A prática de excluir candidatos por inconsistências nas informações apresentadas tem se intensificado nas etapas de recrutamento.
Pesquisa conduzida pela consultoria Robert Half aponta que 58% dos recrutadores brasileiros já eliminaram profissionais após constatar dados falsos ou distorcidos no currículo.
O levantamento ouviu 774 pessoas, entre recrutadores e profissionais com 25 anos ou mais e ensino superior completo.
O estudo também aborda o impacto do uso de tecnologia na elaboração de currículos. Embora ferramentas de inteligência artificial contribuam para organizar conteúdos e aprimorar a redação, especialistas destacam que esses recursos não substituem a vivência profissional concreta.

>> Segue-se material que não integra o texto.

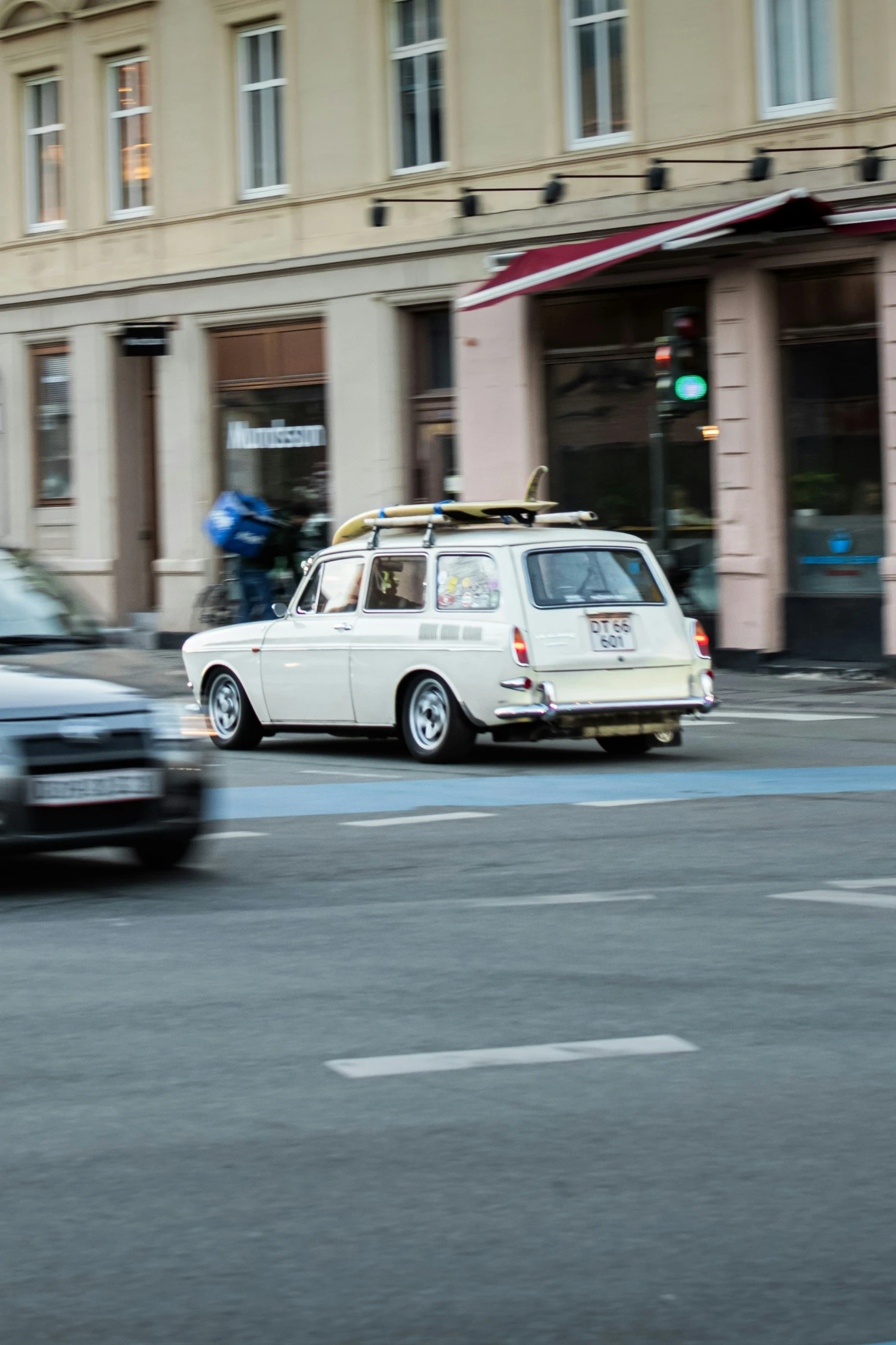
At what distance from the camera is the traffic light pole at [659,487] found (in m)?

Quando o currículo apresenta um nível de refinamento que não corresponde à trajetória real do candidato, a discrepância tende a se evidenciar durante a entrevista, comprometendo sua credibilidade.
Mentiras no currículo que os recrutadores identificam fácil
As inconsistências aparecem de diferentes formas. Entre as mais recorrentes estão a ampliação de responsabilidades exercidas em cargos anteriores, a superestimação do nível de idiomas, a declaração de domínio técnico que não se confirma na prática e a apresentação de conquistas infladas.
Também são frequentes justificativas reformuladas para desligamentos, com o objetivo de suavizar experiências negativas.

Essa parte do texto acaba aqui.